■ **STATED EXERCISE**: Give the data below again exactly as it stands. Omit the pictures.

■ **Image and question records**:
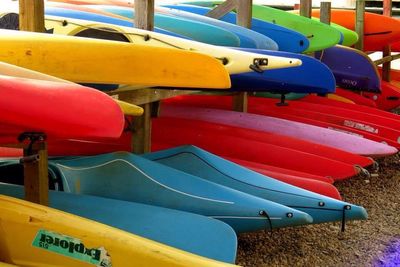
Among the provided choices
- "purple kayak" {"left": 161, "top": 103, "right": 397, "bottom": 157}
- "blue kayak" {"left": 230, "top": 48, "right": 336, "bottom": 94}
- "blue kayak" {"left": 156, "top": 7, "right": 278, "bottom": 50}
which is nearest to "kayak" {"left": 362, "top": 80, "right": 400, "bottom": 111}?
"purple kayak" {"left": 161, "top": 103, "right": 397, "bottom": 157}

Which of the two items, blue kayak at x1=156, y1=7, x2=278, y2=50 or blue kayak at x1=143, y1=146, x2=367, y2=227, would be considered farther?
blue kayak at x1=156, y1=7, x2=278, y2=50

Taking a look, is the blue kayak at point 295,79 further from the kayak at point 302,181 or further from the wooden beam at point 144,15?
the wooden beam at point 144,15

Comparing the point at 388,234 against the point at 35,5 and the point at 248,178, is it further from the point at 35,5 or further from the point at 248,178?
the point at 35,5

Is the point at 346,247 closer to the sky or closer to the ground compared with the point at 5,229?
closer to the ground

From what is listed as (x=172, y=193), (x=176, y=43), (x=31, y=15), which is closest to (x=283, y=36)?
(x=176, y=43)

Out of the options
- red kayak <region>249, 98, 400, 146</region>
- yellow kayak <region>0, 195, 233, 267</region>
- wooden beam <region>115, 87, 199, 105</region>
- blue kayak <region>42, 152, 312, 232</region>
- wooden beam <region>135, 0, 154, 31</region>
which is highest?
wooden beam <region>135, 0, 154, 31</region>

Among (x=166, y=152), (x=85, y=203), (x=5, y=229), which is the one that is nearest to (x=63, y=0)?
(x=166, y=152)

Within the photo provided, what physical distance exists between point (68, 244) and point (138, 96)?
138 centimetres

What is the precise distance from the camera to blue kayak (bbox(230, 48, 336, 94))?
163 inches

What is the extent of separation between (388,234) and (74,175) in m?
1.62

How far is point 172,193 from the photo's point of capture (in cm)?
295

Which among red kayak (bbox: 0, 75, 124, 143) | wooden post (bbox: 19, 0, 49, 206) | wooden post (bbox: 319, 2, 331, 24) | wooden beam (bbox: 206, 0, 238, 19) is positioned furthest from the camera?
wooden post (bbox: 319, 2, 331, 24)

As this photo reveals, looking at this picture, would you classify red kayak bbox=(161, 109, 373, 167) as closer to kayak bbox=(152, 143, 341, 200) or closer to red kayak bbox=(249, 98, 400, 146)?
kayak bbox=(152, 143, 341, 200)

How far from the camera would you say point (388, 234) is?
3.63 m
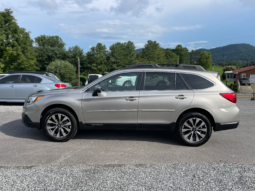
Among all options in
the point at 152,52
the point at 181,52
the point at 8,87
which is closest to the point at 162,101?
the point at 8,87

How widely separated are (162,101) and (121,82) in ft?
3.32

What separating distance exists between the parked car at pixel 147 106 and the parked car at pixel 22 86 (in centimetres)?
541

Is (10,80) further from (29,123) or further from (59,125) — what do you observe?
(59,125)

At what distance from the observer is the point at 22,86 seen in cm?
1038

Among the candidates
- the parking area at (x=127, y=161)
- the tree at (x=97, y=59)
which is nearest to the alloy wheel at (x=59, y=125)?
the parking area at (x=127, y=161)

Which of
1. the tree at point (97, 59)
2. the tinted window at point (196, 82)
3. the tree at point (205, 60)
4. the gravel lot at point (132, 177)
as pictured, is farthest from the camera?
the tree at point (205, 60)

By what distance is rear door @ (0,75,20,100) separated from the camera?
1040cm

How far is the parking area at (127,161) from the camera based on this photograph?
10.9 ft

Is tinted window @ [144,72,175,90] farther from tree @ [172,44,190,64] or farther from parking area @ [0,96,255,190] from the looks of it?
tree @ [172,44,190,64]

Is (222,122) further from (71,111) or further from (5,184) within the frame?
(5,184)

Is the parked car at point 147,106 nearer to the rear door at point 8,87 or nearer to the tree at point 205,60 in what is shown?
the rear door at point 8,87

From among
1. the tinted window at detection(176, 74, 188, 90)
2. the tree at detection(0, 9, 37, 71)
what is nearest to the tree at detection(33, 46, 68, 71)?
the tree at detection(0, 9, 37, 71)

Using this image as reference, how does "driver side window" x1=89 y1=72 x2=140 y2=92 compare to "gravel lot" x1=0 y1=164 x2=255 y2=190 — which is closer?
"gravel lot" x1=0 y1=164 x2=255 y2=190

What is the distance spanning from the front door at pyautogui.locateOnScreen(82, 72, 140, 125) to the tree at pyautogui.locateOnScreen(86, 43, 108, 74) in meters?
75.0
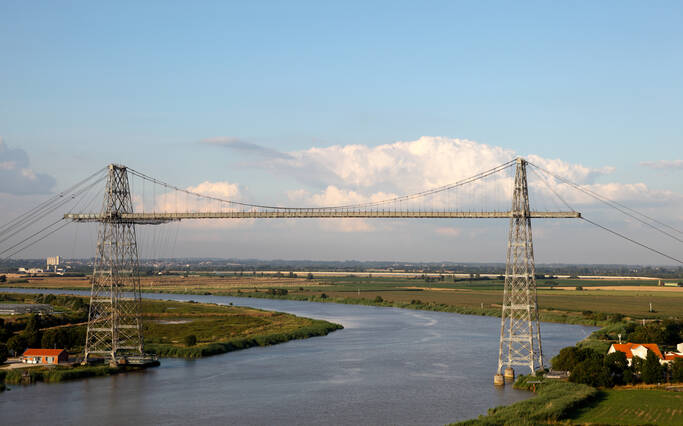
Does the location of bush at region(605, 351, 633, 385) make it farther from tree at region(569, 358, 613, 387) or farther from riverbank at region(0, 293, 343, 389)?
riverbank at region(0, 293, 343, 389)

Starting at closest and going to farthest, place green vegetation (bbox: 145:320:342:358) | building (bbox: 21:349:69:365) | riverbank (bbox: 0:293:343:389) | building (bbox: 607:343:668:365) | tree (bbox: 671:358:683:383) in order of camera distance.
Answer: tree (bbox: 671:358:683:383) → building (bbox: 607:343:668:365) → riverbank (bbox: 0:293:343:389) → building (bbox: 21:349:69:365) → green vegetation (bbox: 145:320:342:358)

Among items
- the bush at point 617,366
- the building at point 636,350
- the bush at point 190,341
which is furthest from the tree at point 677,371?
the bush at point 190,341

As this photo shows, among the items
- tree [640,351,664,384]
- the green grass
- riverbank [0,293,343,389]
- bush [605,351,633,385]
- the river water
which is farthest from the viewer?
riverbank [0,293,343,389]

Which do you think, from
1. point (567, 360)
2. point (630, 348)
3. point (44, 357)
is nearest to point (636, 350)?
point (630, 348)

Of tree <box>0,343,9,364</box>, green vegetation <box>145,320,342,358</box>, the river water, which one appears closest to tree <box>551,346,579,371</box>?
the river water

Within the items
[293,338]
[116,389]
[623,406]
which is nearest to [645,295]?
[293,338]

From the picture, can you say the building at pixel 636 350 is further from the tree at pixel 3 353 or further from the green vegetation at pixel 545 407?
the tree at pixel 3 353
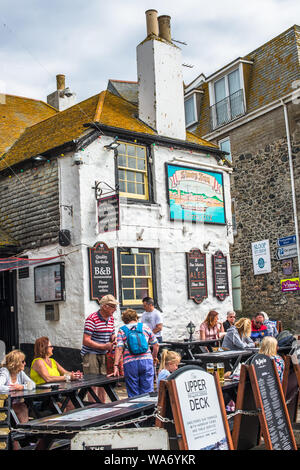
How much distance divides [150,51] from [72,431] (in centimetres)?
1165

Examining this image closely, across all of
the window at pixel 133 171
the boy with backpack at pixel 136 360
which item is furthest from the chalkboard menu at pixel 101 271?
the boy with backpack at pixel 136 360

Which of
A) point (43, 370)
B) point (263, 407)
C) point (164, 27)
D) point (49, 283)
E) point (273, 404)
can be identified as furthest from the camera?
point (164, 27)

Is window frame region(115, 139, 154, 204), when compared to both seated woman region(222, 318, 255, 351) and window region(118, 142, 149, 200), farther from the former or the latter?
seated woman region(222, 318, 255, 351)

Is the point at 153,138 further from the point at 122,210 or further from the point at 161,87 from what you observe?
the point at 122,210

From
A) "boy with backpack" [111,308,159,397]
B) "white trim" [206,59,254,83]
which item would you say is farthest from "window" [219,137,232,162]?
"boy with backpack" [111,308,159,397]

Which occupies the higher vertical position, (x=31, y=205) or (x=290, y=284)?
(x=31, y=205)

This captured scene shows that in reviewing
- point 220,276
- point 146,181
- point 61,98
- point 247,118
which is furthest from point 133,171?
point 247,118

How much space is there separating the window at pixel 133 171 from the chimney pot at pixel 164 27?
11.2ft

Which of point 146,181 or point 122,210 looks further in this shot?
point 146,181

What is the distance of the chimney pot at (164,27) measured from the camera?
14.3 metres

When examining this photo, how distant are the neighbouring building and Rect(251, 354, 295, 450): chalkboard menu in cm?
1264

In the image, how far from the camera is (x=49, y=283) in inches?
476

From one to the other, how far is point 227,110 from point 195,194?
25.6 ft

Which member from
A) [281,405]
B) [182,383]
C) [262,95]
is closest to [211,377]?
[182,383]
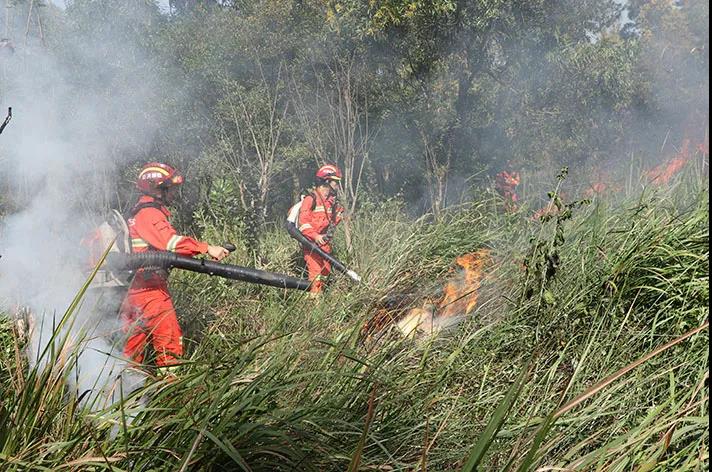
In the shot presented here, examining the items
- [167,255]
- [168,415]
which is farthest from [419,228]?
[168,415]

■ **TASK OUTPUT**:
Among the provided choices
- "purple kayak" {"left": 161, "top": 103, "right": 397, "bottom": 157}
- "blue kayak" {"left": 230, "top": 48, "right": 336, "bottom": 94}
- "blue kayak" {"left": 156, "top": 7, "right": 278, "bottom": 50}
which is nearest to "kayak" {"left": 362, "top": 80, "right": 400, "bottom": 111}?
"purple kayak" {"left": 161, "top": 103, "right": 397, "bottom": 157}

Which of the two items, blue kayak at x1=156, y1=7, x2=278, y2=50 or blue kayak at x1=143, y1=146, x2=367, y2=227, would be considered farther?
blue kayak at x1=156, y1=7, x2=278, y2=50

Taking a look, is the blue kayak at point 295,79 further from the kayak at point 302,181 or further from the wooden beam at point 144,15?
the wooden beam at point 144,15

Comparing the point at 388,234 against the point at 35,5 and the point at 248,178, is it further from the point at 35,5 or further from the point at 248,178?
the point at 35,5

Is the point at 346,247 closer to the sky or closer to the ground compared with the point at 5,229?
closer to the ground

From what is listed as (x=172, y=193), (x=176, y=43), (x=31, y=15), which is closest to (x=283, y=36)?
(x=176, y=43)

Out of the options
- red kayak <region>249, 98, 400, 146</region>
- yellow kayak <region>0, 195, 233, 267</region>
- wooden beam <region>115, 87, 199, 105</region>
- blue kayak <region>42, 152, 312, 232</region>
- wooden beam <region>135, 0, 154, 31</region>
which is highest?
wooden beam <region>135, 0, 154, 31</region>

Among (x=166, y=152), (x=85, y=203), (x=5, y=229), which is the one that is nearest to (x=63, y=0)?
(x=166, y=152)

Within the photo provided, what physical distance exists between point (68, 244) and point (138, 96)?
138 centimetres

What is the precise distance from the camera to blue kayak (bbox(230, 48, 336, 94))?
163 inches

What is the extent of separation between (388,234) and (74,175) in m?
1.62

How far is point 172,193 from the photo's point of capture (in cm)?
295

Which among red kayak (bbox: 0, 75, 124, 143) | wooden post (bbox: 19, 0, 49, 206) | wooden post (bbox: 319, 2, 331, 24) | wooden beam (bbox: 206, 0, 238, 19) is positioned furthest from the camera?
wooden post (bbox: 319, 2, 331, 24)

As this photo reveals, looking at this picture, would you classify red kayak bbox=(161, 109, 373, 167) as closer to kayak bbox=(152, 143, 341, 200) or closer to red kayak bbox=(249, 98, 400, 146)?
kayak bbox=(152, 143, 341, 200)

How far from the camera would you say point (388, 234) is?
3.63 m
Among all options in
the point at 152,52
the point at 181,52
the point at 8,87
which is closest to the point at 162,101?
the point at 8,87

How widely separated are (162,101) and (121,82) in ft?
3.32

What separating distance exists between the parked car at pixel 147 106 and the parked car at pixel 22 86 (in centimetres)?
541

Is (10,80) further from (29,123) or further from (59,125) — what do you observe?
(59,125)

At what distance from the observer is the point at 22,86 seen in cm?
1038

Among the candidates
- the parking area at (x=127, y=161)
- the tree at (x=97, y=59)
which is nearest to the alloy wheel at (x=59, y=125)?
the parking area at (x=127, y=161)

Which of
1. the tree at point (97, 59)
2. the tinted window at point (196, 82)
3. the tree at point (205, 60)
4. the gravel lot at point (132, 177)
as pictured, is farthest from the camera?
the tree at point (205, 60)

By what distance is rear door @ (0,75,20,100) separated from the camera?
1040cm

How far is the parking area at (127,161) from the camera based on this photograph?
10.9 ft

Is tinted window @ [144,72,175,90] farther from tree @ [172,44,190,64] or farther from parking area @ [0,96,255,190] from the looks of it?
tree @ [172,44,190,64]

Is (222,122) further from (71,111) or further from (5,184) within the frame?
(5,184)

Is the parked car at point 147,106 nearer to the rear door at point 8,87 or nearer to the tree at point 205,60 in what is shown?
the rear door at point 8,87

From among
1. the tinted window at detection(176, 74, 188, 90)
2. the tree at detection(0, 9, 37, 71)
what is nearest to the tree at detection(33, 46, 68, 71)?
the tree at detection(0, 9, 37, 71)

Using this image as reference, how does "driver side window" x1=89 y1=72 x2=140 y2=92 compare to "gravel lot" x1=0 y1=164 x2=255 y2=190 — which is closer?
"gravel lot" x1=0 y1=164 x2=255 y2=190

What is the distance spanning from the front door at pyautogui.locateOnScreen(82, 72, 140, 125) to the tree at pyautogui.locateOnScreen(86, 43, 108, 74) in meters?
75.0
Does the location of bush at region(605, 351, 633, 385) make it farther from tree at region(569, 358, 613, 387) or farther from riverbank at region(0, 293, 343, 389)?
riverbank at region(0, 293, 343, 389)

Starting at closest and going to farthest, place green vegetation (bbox: 145:320:342:358) | building (bbox: 21:349:69:365) | riverbank (bbox: 0:293:343:389) | building (bbox: 607:343:668:365) | tree (bbox: 671:358:683:383) in order of camera distance.
Answer: tree (bbox: 671:358:683:383) → building (bbox: 607:343:668:365) → riverbank (bbox: 0:293:343:389) → building (bbox: 21:349:69:365) → green vegetation (bbox: 145:320:342:358)

Among items
- the bush at point 617,366
- the building at point 636,350
- the bush at point 190,341
which is furthest from the tree at point 677,371?
the bush at point 190,341

As this photo shows, among the items
- tree [640,351,664,384]
- the green grass
- riverbank [0,293,343,389]
- bush [605,351,633,385]
- the river water
which is farthest from the viewer?
riverbank [0,293,343,389]

Which do you think, from
1. point (567, 360)
2. point (630, 348)
3. point (44, 357)
is nearest to point (636, 350)?
point (630, 348)

Of tree <box>0,343,9,364</box>, green vegetation <box>145,320,342,358</box>, the river water, which one appears closest to tree <box>551,346,579,371</box>?
the river water

Within the items
[293,338]
[116,389]
[623,406]
which is nearest to [645,295]?
[293,338]

From the picture, can you say the building at pixel 636 350 is further from the tree at pixel 3 353 or further from the green vegetation at pixel 545 407?
the tree at pixel 3 353
How much distance divides [150,51] from [72,431] (in centimetres)?
1165

Examining this image closely, across all of
the window at pixel 133 171
the boy with backpack at pixel 136 360
which item is furthest from the chalkboard menu at pixel 101 271?
the boy with backpack at pixel 136 360

Which of
A) point (43, 370)
B) point (263, 407)
C) point (164, 27)
D) point (49, 283)
E) point (273, 404)
can be identified as furthest from the camera?
point (164, 27)

Is window frame region(115, 139, 154, 204), when compared to both seated woman region(222, 318, 255, 351) and window region(118, 142, 149, 200), farther from the former or the latter?
seated woman region(222, 318, 255, 351)

Is the point at 153,138 further from the point at 122,210 or further from the point at 161,87 from what you observe?
the point at 122,210

From
A) "boy with backpack" [111,308,159,397]
B) "white trim" [206,59,254,83]
which item would you say is farthest from "window" [219,137,232,162]?
"boy with backpack" [111,308,159,397]

Which occupies the higher vertical position, (x=31, y=205) or (x=290, y=284)?
(x=31, y=205)

This captured scene shows that in reviewing
- point 220,276
- point 146,181
- point 61,98
- point 247,118
which is furthest from point 133,171?
point 247,118

How much space is there separating the window at pixel 133 171 from the chimney pot at pixel 164 27?
11.2ft

Which of point 146,181 or point 122,210 looks further in this shot?
point 146,181

What is the distance of the chimney pot at (164,27) measured from the camera?
14.3 metres

When examining this photo, how distant are the neighbouring building and Rect(251, 354, 295, 450): chalkboard menu in cm?
1264

In the image, how far from the camera is (x=49, y=283) in inches?
476

From one to the other, how far is point 227,110 from point 195,194?
25.6 ft

Which member from
A) [281,405]
B) [182,383]
C) [262,95]
is closest to [211,377]?
[182,383]
In the shot presented here, examining the items
- [167,255]
- [168,415]
which is farthest from [419,228]?
[168,415]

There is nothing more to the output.